Can you put the lines of the records below, starting with the line that contains "Which entity from" and going on through the line that contains "Which one is located" (both included), into a JSON list of strings with one string per line and blank lines left out?

━━━━━━━━━━━━━━━━━━━━

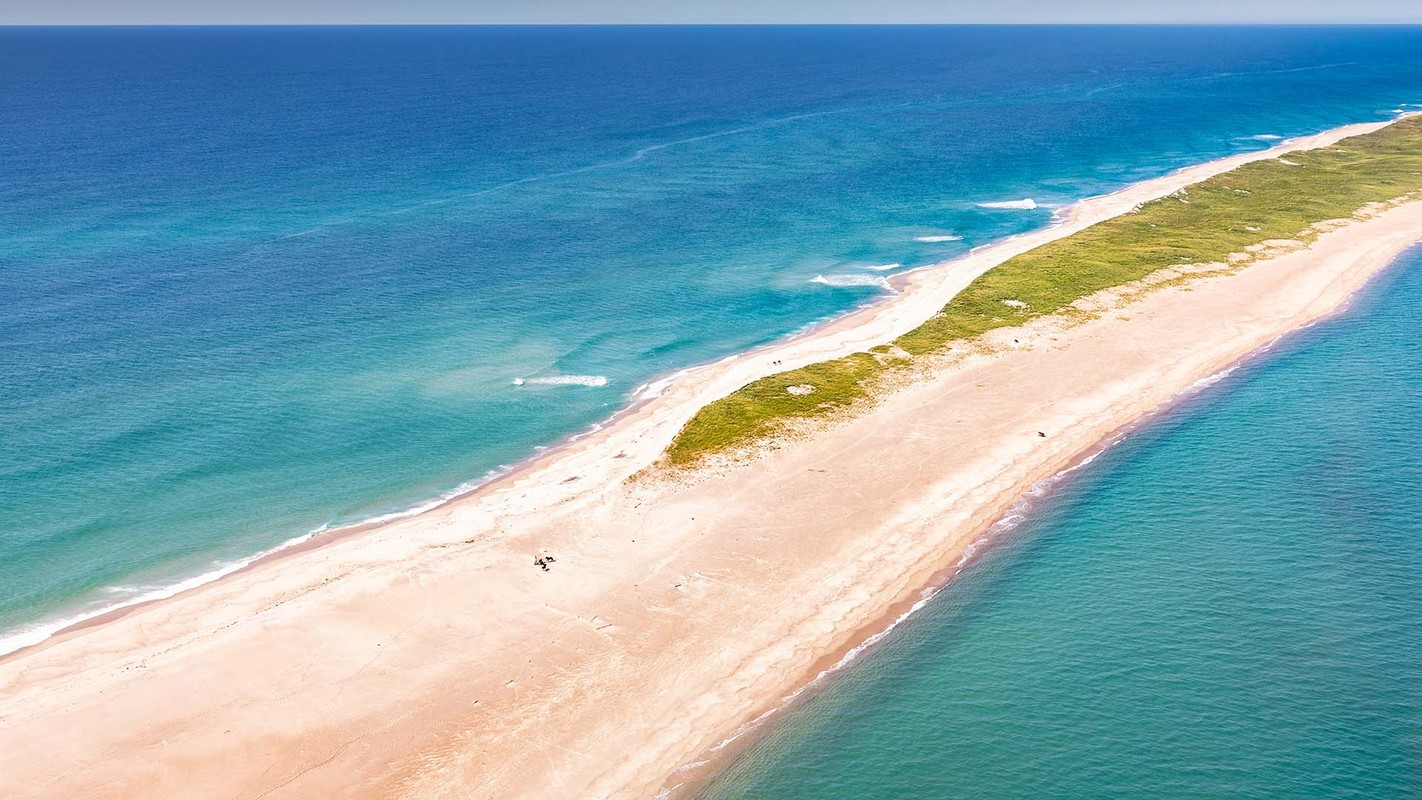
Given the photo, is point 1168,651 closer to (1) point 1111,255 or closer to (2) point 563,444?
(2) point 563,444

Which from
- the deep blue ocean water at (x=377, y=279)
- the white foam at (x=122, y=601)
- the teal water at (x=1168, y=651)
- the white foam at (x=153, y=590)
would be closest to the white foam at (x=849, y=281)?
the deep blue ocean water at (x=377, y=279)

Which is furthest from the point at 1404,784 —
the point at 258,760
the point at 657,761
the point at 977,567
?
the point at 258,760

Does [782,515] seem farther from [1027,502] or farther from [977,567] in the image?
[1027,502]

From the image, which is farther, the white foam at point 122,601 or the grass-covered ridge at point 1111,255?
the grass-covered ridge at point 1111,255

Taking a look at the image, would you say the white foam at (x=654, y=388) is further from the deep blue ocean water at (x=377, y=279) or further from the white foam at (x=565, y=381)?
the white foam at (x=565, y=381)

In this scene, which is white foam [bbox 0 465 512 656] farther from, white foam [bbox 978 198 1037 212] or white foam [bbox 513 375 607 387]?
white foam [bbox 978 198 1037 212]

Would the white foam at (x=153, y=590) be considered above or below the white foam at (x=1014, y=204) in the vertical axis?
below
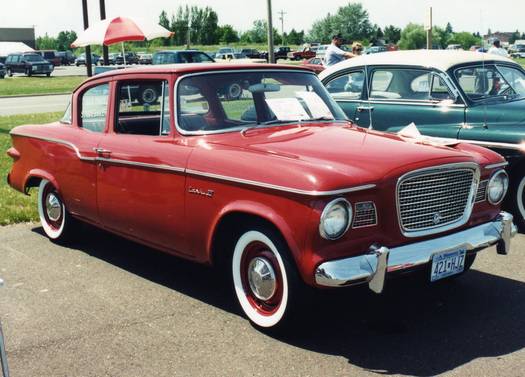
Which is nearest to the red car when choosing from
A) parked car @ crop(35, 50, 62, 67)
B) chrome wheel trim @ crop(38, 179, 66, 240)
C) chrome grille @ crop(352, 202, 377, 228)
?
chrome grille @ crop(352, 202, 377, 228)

━━━━━━━━━━━━━━━━━━━━

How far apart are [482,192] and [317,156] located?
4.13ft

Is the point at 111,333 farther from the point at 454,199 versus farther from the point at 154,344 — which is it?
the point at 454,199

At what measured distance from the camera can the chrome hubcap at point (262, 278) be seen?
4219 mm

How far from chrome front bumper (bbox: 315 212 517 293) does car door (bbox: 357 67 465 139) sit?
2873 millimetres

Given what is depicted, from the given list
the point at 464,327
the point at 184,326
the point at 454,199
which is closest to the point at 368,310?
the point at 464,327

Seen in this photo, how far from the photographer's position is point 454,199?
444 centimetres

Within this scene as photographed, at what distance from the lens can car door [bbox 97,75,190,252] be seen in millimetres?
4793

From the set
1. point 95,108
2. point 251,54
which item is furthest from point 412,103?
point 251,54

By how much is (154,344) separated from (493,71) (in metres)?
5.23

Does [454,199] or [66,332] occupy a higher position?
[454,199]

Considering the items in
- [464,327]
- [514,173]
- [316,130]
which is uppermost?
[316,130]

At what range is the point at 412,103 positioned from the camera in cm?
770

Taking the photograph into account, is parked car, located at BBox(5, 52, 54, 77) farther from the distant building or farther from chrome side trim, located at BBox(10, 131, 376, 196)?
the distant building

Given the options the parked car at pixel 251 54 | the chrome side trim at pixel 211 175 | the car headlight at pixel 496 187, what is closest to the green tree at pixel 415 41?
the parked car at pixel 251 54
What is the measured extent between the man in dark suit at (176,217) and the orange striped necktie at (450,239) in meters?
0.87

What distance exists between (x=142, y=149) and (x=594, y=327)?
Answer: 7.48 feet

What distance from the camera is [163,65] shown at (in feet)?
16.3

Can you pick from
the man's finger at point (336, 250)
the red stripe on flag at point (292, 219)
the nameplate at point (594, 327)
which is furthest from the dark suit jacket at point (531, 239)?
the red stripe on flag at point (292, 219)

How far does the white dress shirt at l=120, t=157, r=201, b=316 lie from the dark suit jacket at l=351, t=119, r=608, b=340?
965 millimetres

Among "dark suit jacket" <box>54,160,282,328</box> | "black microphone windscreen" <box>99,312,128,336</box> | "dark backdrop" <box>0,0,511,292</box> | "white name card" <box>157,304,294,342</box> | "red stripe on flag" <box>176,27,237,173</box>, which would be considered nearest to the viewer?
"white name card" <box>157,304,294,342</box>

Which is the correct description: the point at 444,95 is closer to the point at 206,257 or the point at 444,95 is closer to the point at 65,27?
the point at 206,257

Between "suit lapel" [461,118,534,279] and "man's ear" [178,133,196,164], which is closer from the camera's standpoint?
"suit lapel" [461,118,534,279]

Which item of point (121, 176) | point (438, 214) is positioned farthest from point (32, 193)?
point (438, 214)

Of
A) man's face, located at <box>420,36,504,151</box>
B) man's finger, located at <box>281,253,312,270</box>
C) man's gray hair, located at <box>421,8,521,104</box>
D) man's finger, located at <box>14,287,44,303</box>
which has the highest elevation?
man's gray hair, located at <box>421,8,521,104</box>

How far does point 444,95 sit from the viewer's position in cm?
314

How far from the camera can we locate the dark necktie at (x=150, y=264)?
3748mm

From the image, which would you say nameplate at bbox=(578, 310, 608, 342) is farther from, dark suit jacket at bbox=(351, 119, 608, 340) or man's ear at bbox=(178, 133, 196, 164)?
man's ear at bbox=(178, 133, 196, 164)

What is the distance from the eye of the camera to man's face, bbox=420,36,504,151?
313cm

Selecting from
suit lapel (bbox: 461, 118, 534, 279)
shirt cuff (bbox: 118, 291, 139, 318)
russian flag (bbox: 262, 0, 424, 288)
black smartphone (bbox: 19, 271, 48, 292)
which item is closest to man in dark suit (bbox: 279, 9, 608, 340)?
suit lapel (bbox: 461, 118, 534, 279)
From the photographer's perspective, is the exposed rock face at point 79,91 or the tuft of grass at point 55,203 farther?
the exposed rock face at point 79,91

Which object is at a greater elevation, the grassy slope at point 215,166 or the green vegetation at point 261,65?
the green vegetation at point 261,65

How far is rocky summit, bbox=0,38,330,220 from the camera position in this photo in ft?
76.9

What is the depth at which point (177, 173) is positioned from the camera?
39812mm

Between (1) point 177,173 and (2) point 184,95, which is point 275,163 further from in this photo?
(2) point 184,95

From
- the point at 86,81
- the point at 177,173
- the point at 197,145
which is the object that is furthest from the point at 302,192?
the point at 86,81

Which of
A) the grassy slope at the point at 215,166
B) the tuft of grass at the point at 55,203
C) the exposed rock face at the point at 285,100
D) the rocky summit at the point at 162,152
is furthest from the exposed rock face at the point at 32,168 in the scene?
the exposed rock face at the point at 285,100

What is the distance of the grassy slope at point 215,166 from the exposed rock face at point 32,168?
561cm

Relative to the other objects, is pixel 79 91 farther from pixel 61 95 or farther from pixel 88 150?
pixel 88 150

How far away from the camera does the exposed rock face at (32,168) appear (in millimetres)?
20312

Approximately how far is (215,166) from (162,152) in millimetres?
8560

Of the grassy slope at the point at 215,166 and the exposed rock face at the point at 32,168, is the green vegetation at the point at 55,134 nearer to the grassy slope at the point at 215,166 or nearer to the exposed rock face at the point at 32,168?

━━━━━━━━━━━━━━━━━━━━

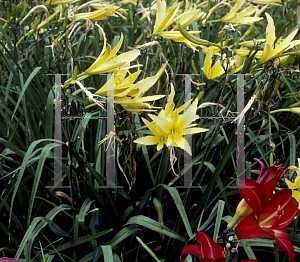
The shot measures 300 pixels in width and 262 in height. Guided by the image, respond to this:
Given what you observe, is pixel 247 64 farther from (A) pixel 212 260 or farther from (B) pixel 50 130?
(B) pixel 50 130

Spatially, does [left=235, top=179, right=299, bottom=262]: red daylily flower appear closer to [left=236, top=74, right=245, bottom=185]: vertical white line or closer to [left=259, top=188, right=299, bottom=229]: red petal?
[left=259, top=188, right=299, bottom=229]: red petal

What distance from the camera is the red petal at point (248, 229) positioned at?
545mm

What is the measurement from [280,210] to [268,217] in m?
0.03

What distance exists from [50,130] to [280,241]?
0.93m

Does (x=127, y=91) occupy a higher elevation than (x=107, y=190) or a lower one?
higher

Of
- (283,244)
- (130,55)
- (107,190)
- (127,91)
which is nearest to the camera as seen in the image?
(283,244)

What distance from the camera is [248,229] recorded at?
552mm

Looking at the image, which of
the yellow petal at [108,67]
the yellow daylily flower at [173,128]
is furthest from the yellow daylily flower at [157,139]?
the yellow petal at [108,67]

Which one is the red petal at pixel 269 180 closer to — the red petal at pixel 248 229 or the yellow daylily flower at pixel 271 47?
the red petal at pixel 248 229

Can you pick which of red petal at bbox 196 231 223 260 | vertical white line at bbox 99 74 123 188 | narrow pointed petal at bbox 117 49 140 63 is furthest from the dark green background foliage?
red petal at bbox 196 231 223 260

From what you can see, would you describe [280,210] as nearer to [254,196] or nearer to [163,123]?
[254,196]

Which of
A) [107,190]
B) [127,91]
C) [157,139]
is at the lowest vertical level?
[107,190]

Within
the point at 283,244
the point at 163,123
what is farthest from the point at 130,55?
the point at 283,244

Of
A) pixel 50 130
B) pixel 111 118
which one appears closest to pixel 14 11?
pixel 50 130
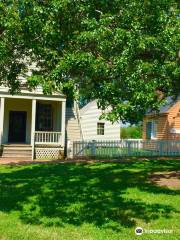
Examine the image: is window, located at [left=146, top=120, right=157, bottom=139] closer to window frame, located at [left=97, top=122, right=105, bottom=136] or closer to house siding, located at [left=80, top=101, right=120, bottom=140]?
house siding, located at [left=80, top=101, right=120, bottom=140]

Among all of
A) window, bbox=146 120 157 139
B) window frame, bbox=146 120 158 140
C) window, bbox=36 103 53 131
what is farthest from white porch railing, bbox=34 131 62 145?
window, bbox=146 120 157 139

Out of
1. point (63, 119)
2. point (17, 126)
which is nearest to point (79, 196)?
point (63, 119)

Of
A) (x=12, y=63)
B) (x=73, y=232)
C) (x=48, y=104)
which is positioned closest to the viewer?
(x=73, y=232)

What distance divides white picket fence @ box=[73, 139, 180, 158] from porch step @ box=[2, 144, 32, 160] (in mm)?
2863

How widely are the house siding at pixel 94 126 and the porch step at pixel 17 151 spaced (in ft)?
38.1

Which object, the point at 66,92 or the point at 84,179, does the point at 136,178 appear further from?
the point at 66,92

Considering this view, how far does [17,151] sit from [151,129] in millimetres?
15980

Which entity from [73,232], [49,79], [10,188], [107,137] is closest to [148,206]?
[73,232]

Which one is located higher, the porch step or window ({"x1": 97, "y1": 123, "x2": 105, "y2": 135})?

━━━━━━━━━━━━━━━━━━━━

The output
[
  "Which entity from [73,232], [49,79], [10,188], [107,137] is closest to [148,206]?",
  "[73,232]",
  "Which one is located higher, the porch step or window ({\"x1\": 97, \"y1\": 123, \"x2\": 105, \"y2\": 135})?"
]